Collected data entries:
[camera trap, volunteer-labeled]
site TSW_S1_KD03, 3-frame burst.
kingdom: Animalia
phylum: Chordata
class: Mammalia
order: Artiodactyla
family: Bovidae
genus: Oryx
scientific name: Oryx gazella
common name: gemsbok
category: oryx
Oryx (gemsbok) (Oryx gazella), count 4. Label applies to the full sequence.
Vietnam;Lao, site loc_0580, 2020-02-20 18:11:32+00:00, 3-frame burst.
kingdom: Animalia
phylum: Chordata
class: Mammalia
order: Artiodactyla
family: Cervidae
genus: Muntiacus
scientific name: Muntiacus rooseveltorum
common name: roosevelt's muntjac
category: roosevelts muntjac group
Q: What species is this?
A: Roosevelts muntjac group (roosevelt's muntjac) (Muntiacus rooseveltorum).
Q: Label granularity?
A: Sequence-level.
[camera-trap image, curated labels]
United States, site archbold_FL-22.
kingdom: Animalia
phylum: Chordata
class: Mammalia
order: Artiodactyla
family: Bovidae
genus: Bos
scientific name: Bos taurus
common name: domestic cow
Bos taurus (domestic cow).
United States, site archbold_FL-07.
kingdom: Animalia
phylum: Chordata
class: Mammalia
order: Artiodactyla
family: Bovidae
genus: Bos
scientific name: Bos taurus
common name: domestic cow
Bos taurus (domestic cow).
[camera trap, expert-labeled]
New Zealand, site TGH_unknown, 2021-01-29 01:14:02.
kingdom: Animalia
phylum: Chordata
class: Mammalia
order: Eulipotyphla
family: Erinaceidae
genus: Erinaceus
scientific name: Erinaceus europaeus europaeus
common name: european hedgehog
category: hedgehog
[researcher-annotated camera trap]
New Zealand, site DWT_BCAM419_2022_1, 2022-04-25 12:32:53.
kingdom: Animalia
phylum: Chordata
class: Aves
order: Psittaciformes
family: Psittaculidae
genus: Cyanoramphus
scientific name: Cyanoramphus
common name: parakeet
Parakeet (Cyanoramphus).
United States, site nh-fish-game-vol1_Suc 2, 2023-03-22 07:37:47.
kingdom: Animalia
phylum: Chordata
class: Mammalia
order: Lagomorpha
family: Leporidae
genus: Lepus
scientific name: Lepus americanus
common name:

## [Your task]
In full and without alteration, return every line above.

## [Output of the exercise]
[camera trap, volunteer-labeled]
site TSW_S1_KD03, 3-frame burst.
kingdom: Animalia
phylum: Chordata
class: Mammalia
order: Artiodactyla
family: Bovidae
genus: Oryx
scientific name: Oryx gazella
common name: gemsbok
category: oryx
Oryx (gemsbok) (Oryx gazella), count 4. Label applies to the full sequence.
Vietnam;Lao, site loc_0580, 2020-02-20 18:11:32+00:00, 3-frame burst.
kingdom: Animalia
phylum: Chordata
class: Mammalia
order: Artiodactyla
family: Cervidae
genus: Muntiacus
scientific name: Muntiacus rooseveltorum
common name: roosevelt's muntjac
category: roosevelts muntjac group
Q: What species is this?
A: Roosevelts muntjac group (roosevelt's muntjac) (Muntiacus rooseveltorum).
Q: Label granularity?
A: Sequence-level.
[camera-trap image, curated labels]
United States, site archbold_FL-22.
kingdom: Animalia
phylum: Chordata
class: Mammalia
order: Artiodactyla
family: Bovidae
genus: Bos
scientific name: Bos taurus
common name: domestic cow
Bos taurus (domestic cow).
United States, site archbold_FL-07.
kingdom: Animalia
phylum: Chordata
class: Mammalia
order: Artiodactyla
family: Bovidae
genus: Bos
scientific name: Bos taurus
common name: domestic cow
Bos taurus (domestic cow).
[camera trap, expert-labeled]
New Zealand, site TGH_unknown, 2021-01-29 01:14:02.
kingdom: Animalia
phylum: Chordata
class: Mammalia
order: Eulipotyphla
family: Erinaceidae
genus: Erinaceus
scientific name: Erinaceus europaeus europaeus
common name: european hedgehog
category: hedgehog
[researcher-annotated camera trap]
New Zealand, site DWT_BCAM419_2022_1, 2022-04-25 12:32:53.
kingdom: Animalia
phylum: Chordata
class: Aves
order: Psittaciformes
family: Psittaculidae
genus: Cyanoramphus
scientific name: Cyanoramphus
common name: parakeet
Parakeet (Cyanoramphus).
United States, site nh-fish-game-vol1_Suc 2, 2023-03-22 07:37:47.
kingdom: Animalia
phylum: Chordata
class: Mammalia
order: Lagomorpha
family: Leporidae
genus: Lepus
scientific name: Lepus americanus
common name:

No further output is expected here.